Plus de 2.500 manifestants contre l'intervention en Ukraine arrêtés ce dimanche en Russie, selon une ONG

Au moins 2.500 personnes manifestant contre l'intervention militaire en Ukraine ont été arrêtées dimanche dans une cinquantaine de villes de Russie, a indiqué l'ONG OVD-Info, spécialisée dans le suivi des manifestations.

Selon cette source, près de 11.000 manifestants ont été arrêtés dans le pays depuis le 24 février, date du début des opérations militaires.

Malgré les intimidations des autorités et la menace de lourdes peines de prison, des actions de protestation, certes limitées, ont eu lieu quotidiennement depuis 10 jours dans différentes villes du pays.

L'opposant emprisonné Alexeï Navalny, fermement opposé à l'intervention en Ukraine, a appelé cette semaine les Russes à se réunir tous les jours sur la place principale de leur ville pour réclamer la paix en Ukraine.

A Moscou, au moins 560 personnes ont été interpellées dimanche, a indiqué OVD-Info en milieu d'après-midi, notamment l'un des responsables de l'ONG Mémorial, Oleg Orlov, et la militante réputée Svetlana Gannouchkina.

Selon OVD-Info, au moins 279 personnes ont aussi été arrêtées à Saint-Pétersbourg (nord), où l'une des places centrales a été bouclée par la police.

Plusieurs militants et ONG ont publié dimanche sur les réseaux sociaux des vidéos montrant des interpellations brutales, à coups de matraque.

Les premières arrestations ont eu lieu, décalage horaire oblige, en Extrême-Orient et en Sibérie. Plus de 200 personnes ont notamment été interpellées dans les grandes villes de Novossibirsk et d'Ekaterinbourg, toujours selon OVD-Info.

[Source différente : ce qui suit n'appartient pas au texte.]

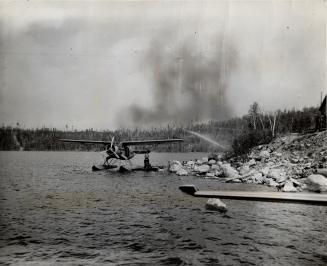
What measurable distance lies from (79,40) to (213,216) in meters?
7.19

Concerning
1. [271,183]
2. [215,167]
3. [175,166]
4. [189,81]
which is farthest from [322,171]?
[175,166]

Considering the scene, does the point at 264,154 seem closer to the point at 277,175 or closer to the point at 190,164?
the point at 277,175

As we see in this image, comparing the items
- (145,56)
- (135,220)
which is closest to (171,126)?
(145,56)

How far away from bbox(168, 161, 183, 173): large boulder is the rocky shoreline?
3.96 m

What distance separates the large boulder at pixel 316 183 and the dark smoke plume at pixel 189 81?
3.60m

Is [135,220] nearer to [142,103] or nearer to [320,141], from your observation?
[142,103]

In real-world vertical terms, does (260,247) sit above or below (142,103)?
below

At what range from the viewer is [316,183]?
9852mm

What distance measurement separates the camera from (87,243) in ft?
24.9

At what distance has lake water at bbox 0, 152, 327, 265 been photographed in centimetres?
679

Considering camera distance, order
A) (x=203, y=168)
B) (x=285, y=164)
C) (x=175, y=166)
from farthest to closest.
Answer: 1. (x=175, y=166)
2. (x=203, y=168)
3. (x=285, y=164)

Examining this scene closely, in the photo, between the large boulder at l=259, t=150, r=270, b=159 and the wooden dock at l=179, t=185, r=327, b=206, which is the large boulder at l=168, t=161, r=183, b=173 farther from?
the wooden dock at l=179, t=185, r=327, b=206

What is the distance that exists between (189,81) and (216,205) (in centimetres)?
453

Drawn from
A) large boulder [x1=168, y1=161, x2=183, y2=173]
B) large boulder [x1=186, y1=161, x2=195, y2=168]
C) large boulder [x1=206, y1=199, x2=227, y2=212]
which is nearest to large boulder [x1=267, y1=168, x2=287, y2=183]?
large boulder [x1=206, y1=199, x2=227, y2=212]
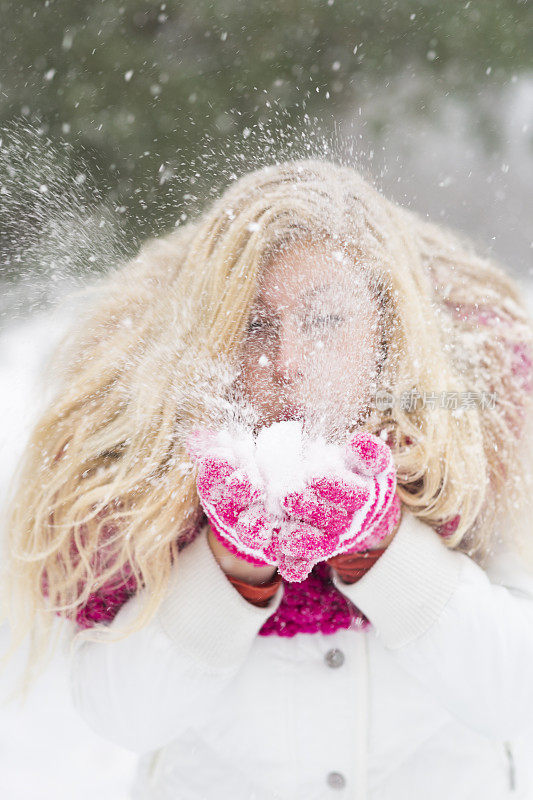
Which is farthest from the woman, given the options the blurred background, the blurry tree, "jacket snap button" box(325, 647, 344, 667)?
the blurry tree

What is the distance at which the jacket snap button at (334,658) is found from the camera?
910 millimetres

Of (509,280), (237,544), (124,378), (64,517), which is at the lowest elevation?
(64,517)

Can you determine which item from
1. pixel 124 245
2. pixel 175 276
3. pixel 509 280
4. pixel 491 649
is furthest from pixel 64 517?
pixel 509 280

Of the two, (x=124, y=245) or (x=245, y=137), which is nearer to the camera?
(x=124, y=245)

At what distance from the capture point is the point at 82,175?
1.45 meters

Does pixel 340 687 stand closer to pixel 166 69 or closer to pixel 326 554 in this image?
pixel 326 554

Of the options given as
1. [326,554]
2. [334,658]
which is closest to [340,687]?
[334,658]

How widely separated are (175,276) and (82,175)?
69 cm

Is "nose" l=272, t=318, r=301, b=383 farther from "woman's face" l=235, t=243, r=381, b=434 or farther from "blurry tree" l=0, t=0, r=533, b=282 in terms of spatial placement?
"blurry tree" l=0, t=0, r=533, b=282

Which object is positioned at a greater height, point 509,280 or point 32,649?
point 509,280

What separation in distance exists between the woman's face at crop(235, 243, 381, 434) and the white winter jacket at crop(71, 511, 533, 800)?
0.24m

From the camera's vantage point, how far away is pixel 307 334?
798mm

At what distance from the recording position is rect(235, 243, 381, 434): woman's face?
0.80m

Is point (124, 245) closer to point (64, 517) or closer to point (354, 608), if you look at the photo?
point (64, 517)
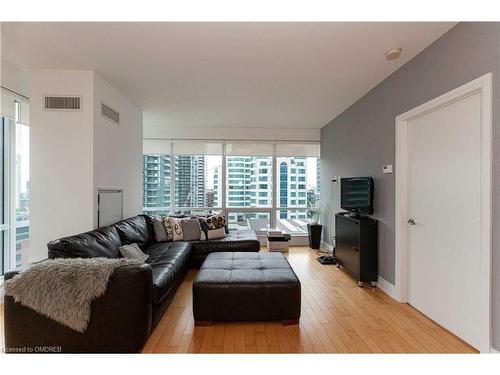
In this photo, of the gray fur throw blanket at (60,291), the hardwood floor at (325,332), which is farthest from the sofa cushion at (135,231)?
the gray fur throw blanket at (60,291)

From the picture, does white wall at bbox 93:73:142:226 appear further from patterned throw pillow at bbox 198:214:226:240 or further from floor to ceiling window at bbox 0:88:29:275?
patterned throw pillow at bbox 198:214:226:240

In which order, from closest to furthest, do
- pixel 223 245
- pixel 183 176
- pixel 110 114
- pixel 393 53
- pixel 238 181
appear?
pixel 393 53 → pixel 110 114 → pixel 223 245 → pixel 183 176 → pixel 238 181

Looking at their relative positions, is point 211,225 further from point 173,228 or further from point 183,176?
point 183,176

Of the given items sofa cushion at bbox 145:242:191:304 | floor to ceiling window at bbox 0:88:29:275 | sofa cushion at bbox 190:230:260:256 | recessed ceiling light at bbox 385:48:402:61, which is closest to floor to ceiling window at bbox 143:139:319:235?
sofa cushion at bbox 190:230:260:256

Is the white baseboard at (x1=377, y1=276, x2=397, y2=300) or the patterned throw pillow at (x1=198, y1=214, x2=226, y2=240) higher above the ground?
the patterned throw pillow at (x1=198, y1=214, x2=226, y2=240)

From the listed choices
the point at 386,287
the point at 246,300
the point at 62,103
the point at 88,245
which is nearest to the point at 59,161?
the point at 62,103

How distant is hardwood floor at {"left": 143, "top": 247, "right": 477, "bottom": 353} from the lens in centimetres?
187

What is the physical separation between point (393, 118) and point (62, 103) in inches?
145

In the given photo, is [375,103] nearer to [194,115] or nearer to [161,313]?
[194,115]

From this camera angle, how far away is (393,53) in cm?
231

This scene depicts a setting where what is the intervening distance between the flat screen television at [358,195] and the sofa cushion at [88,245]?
2979 millimetres

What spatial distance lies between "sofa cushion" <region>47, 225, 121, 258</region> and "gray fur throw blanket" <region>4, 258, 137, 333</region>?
35cm

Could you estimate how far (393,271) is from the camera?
2.79 meters
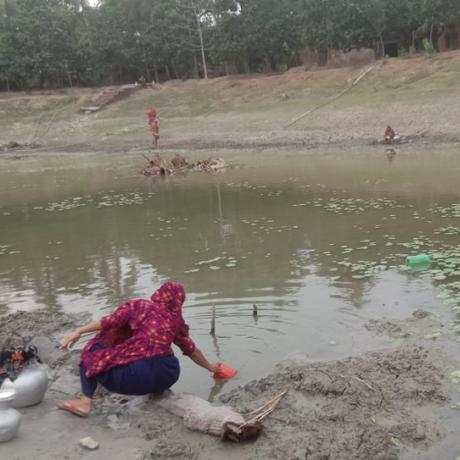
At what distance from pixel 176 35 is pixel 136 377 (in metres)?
50.3

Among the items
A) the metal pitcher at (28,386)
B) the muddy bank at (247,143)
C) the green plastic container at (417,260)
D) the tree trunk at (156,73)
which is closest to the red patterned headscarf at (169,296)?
the metal pitcher at (28,386)

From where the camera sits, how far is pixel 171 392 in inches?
205

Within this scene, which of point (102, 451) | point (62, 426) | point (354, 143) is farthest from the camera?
point (354, 143)

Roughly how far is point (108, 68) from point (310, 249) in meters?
51.3

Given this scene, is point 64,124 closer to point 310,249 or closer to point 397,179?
point 397,179

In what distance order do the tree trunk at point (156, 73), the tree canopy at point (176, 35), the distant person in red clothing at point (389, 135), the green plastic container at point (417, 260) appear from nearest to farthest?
the green plastic container at point (417, 260) < the distant person in red clothing at point (389, 135) < the tree canopy at point (176, 35) < the tree trunk at point (156, 73)

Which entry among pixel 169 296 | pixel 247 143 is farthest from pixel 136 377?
pixel 247 143

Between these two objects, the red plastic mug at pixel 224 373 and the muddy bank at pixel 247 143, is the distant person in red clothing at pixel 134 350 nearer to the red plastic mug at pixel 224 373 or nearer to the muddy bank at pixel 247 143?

Pour dissuader toute critique, les autorités russes ont adopté vendredi une nouvelle loi réprimant "les informations mensongères" sur les activités de l'armée russe en Ukraine. Selon ce texte, les peines encourues vont d'amendes à 15 ans de prison.

Des médias russes et étrangers ont annoncé dans la foulée suspendre leurs activités en Russie.

Ceux manifestant contre la présence militaire russe en Ukraine s'exposent aussi systématiquement à des amendes, conformément à un nouvel article du code administratif qui interdit les actions publiques "discréditant les forces armées".

Selon l'agence de presse Ria Novosti, un habitant de Sibérie a été la première victime de cette nouvelle loi: il a été condamné à 60.000 roubles (450 euros) d'amende pour avoir appelé à manifester contre l'intervention en Ukraine.

Ces dernières années, des dizaines de manifestants ont par ailleurs été condamnés à de sévères peines de prison pour "violences contre la police", un motif considéré comme inventé de toute pièce par nombre d'ONG.